Southern trees bear a strange fruit in Laird Hunt’s seventh novel, a dark historical fiction filled with dreams and visions that has one very disconcerting trick of style to play on the reader. The setting is Indiana in 1930, where a white woman called Ottie Lee Henshaw is on the way to a lynching in the town of Marvel with her lecherous boss Bud and her redneck husband Dale. They stop to feed Dale’s pig; they stop at a church supper and a Quaker prayer meeting; they stop at a backwoods still; they stop to forcibly relieve a black family of their buggy. They meet a Klansman, an elderly acrobat and a man on a bicycle. They never make it to Marvel, because this is a book about journeys, not destinations.
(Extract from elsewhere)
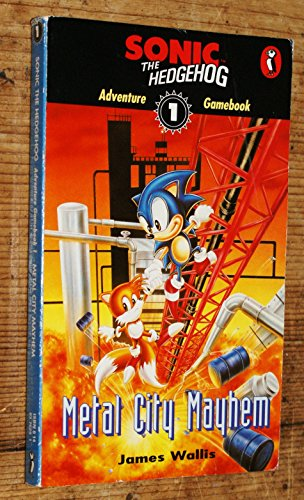 9780140376296: Sonic The Hedgehog - Adventure Gamebook: Metal City Mayhem Book 1 (Puffin Adventure Gamebooks): Metal City Mayhem Bk. 1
Instead, as she travels through the hot night, Ottie Lee sinks back into her own troubled dreams and memories. She has been told there is something special coming, and she has a special map in her hand that will get her to ‘Marvel and its marvels’. ‘Who knew what fearsome wonders would populate the night,’ she wonders, ‘who knew how long it would all go on?’
The second part of the book follows a black woman, Calla Destry, who is travelling in the opposite direction, from Marvel — a place that is meant to remind the reader of Marion, Indiana, where two black men were taken from a prison and murdered by a white crowd in 1930. Recorded in a notorious photograph, that lynching is also the event to which the song ‘Strange Fruit’ refers, and Hunt has drawn on an account by James Cameron, who survived it, in writing his novel.
Calla Destry is a furious avenger — ‘Wrong wasn’t the word for what was happening.